Dummy – don’t make type decisions at this stage – leave it to the book designer. Make it loose / subject to change, just like the art in a dummy.
If it’s a dummy with a story you have written as well, send it to the editor and not the AD.

Beverly Horowitz
Choices you make for the narrative must fit what you need for the story, and not be extraneous details (like prices of things, or pop culture references that will date your book).

You must choose the narrative voice – who is telling the story? (Almost nobody can pull off first person present - if you can write like Tilly Olson’s "I Stand Here Ironing" short story, then …)

Make sure that what you know about the main character that needs to be communicated to the audience is down on the page and not just in your head, so that the reader knows.

Great dialog works forever.

Wendelin Van Draanen
Forget what you are doing wrong when you write – especially with dialog.

Dare to find a voice that works for you.

Watch non-scripted TV and take notes. (The shows suck, but the dialog is great.)

Your subconscious can help you work on your story if you let it / help it out.

At the end of the day, re-read the story (or what you’ve written that day) before you go to bed (instead of watching TV, listening to the radio, etc.). Your mind will work on your book while you sleep.

Re-reading helps keep you in voice.

Girls are interested in more than just fashion and boys.

Mary E. Pearson (She gave us a lot of great quotes to ponder.)
"I think … I think it’s in my basement. Let me go upstairs and check." – M.C. Escher

"There are three rules for writing a novel. Unfortunately, no one knows what they are." – Somerset Maugham

"The devil is in the details." - unknown

"A journey is like a marriage. The certain way to be wrong is to think you control it." – John Steinbeck

"I have not failed; I’ve found 10,000 ways that won’t work." – Thomas Edison
"Life is uncertain. Eat dessert first." – Ernestine Ulmer

"A new idea is delicate. It can be killed by a sneer or a yawn; it can be stabbed to death by a joke or worried to death by a frown on the right person’s brow." – Charles Brower, Advertising Executive

When a man wants to murder a tiger, it’s called sport; when the tiger want to murder the man it’s called ferocity." – George Bernard Shaw

Justina Chen Headley and Alvina Ling
Humor – have to be picky with what you leave in – you can’t keep every joke, even though it might be funny.

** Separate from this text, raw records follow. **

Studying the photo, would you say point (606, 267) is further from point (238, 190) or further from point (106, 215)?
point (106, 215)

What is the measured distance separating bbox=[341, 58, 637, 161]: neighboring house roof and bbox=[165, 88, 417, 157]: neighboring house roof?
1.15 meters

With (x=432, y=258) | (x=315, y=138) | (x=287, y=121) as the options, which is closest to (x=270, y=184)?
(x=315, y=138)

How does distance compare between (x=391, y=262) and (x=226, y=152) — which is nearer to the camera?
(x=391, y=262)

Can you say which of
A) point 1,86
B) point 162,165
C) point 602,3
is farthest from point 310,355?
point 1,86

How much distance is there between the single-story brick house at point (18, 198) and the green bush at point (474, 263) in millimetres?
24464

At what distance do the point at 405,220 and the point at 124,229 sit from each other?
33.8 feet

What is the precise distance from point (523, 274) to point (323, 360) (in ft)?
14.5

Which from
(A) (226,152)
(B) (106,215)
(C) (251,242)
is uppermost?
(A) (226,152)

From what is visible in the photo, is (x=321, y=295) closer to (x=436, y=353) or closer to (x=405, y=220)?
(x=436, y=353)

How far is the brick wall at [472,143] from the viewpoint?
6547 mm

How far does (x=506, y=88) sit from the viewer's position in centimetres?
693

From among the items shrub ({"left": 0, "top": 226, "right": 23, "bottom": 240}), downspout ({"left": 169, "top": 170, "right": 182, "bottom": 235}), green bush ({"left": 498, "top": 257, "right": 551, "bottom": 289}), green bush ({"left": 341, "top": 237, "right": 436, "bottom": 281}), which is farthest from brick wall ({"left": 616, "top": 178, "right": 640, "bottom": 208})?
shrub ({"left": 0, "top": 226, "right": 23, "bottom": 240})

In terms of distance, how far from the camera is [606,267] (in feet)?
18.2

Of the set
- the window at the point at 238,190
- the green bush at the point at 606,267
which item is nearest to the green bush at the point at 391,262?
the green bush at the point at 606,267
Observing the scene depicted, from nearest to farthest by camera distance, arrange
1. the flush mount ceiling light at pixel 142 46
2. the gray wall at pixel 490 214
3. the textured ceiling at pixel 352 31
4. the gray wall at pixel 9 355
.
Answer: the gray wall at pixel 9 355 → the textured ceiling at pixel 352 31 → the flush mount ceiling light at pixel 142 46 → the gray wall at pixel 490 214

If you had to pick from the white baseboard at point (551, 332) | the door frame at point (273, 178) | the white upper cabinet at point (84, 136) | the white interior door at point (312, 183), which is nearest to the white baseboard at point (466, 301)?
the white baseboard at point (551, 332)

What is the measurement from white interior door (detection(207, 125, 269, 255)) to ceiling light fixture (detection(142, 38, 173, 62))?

Trust your editor. If you don’t, they might not be the right editor for you. Put aside your ego and just get down to business.

Trust yourself as an author.

Jane Yolen
Revise = dream again

Cultivate patience. Give yourself the time to settle into your characters. Also, you have to learn to wait in this business, but that should never mean that you stop working.

Don’t believe anyone’s rules. The only one that really counts is "write the damn book."